Directives:
[1] According to the article on union membership, what share of the work force belonged to a union last year?
[2] List every percentage given in the article on union membership.
[3] Pick up the article on union membership after its last sentence and carry it forward.

BAL HARBOUR, Fla. (AP) – Organized labor, facing setbacks in bargaining, membership and politics, is in the fight of its life to remain relevant to workers.

Labor leaders meeting this week at a luxury seaside resort said Tuesday they must do a better job of organizing new workers to overcome steep losses in manufacturing and the current flood of white-collar jobs going overseas.

“The fact is that union membership hasn’t kept up with job loss,” AFL-CIO President John Sweeney said. “The jobs drain and the steady assault by the Bush administration has made a hard challenge harder. Manufacturing job losses in particular have socked not only our members but our industrial unions.”

About 400,000 new members were organized last year, he said. But membership is at an all-time low, with just 12.9 percent of the work force belonging to a union last year.

That’s down from 13.3 percent in 2002, according to the Labor Department’s Bureau of Labor Statistics. In the private sector alone, only 8.2 percent of workers were union members last year.

The nation’s factories have lost 2.8 million jobs since President Bush took office in January 2001. Overall, total job losses in the U.S. economy have reached 2.2 million.

Data:
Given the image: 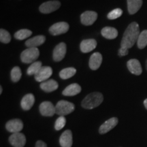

Results for the exercise:
[1] 12.9 percent

[2] 12.9 percent, 13.3 percent, 8.2 percent

[3]
Meanwhile, labor is recovering from a brutal primary election that pitted unions against each other in their support of Dick Gephardt and Howard Dean, both of whom fizzled despite their labor credentials.

A dispute that union leaders labeled the most important campaign for the future of organized labor failed this month to produce a stellar contract on health care for grocery workers in California. The agreement requires employees to pay for health benefits for the first time and contains no raises. It also creates a two-tier system that provides lesser benefits to some workers.

At this week’s meeting, “at the top of our list is the jobs crisis that has become a national disaster,” Sweeney said.

Overseas outsourcing is becoming a hot issue this election year, with hiring at a near-standstill despite a surging economy. As many as 14 million white-collar jobs could be affected, either by being outsourced to other countries or hit by lower wage pressures, according to a study by the University of California, Berkeley.

Richard Trumka, AFL-CIO secretary-treasurer, said company executives need to “stand up and say to the country, particularly corporate America, that we want you to produce here.”

John Podesta, the former Clinton White House chief of staff and a supporter of free trade agreements, briefed labor leaders on the state of jobs and the economy Tuesday afternoon.

“The reaction by the administration has been … almost nothing other than ‘we’re just going to extend the tax cuts,”‘ he said.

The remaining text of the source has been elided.